Tenho muita pena dele, porque tem tudo para ser um sujeito infeliz.


Como era a sua relação com ela?
MCK:
A gente se comunicava incrivelmente bem, tínhamos o que chamam de interlocução feminina. Minha filha era parceira, meu ouvido, meu alento. Eu ligava pra ela, falava, falava, falava, ela ouvia, ouvia, ouvia, e no fim dizia: "Tá mais calma, mãe?" Em 2019, a gente fez uma viagem para a Califórnia, só nós duas, foi maravilhoso. Nós éramos mãe, filha, e amigonas.


O que você acha que vai mudar na sua vida?
MCK: Eu não vou permitir que isso me enfraqueça. Vou transformar o luto em luta, honrar a memória da minha filha, continuar a batalha dela. Marina é uma menina da zona oeste de São Paulo, um lugar de gente remediada, ou mesmo rica. Ela tem o marido, que é um menino articulado, leva para a mídia a questão da impunidade, do descaso, fala disso com clareza. E quem não tem? Quero levantar a bandeira de pessoas desfavorecidas, que não têm voz, que perdem filhos nessa situação e veem a tragédia cair no esquecimento.
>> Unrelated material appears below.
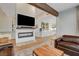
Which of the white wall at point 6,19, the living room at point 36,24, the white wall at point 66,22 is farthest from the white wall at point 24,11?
the white wall at point 66,22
Como você acha que sua filha gostaria que vocês tratassem o caso dela?
MCK: Marina não era legalista. Não tinha um discurso de punição, mas de construção de uma sociedade mais educada, civilizada. Mas, claro, a gente vai entrar com um processo na Justiça. Em respeito ao feminismo, que ela sempre defendeu, estamos contratando uma advogada -- não um advogado.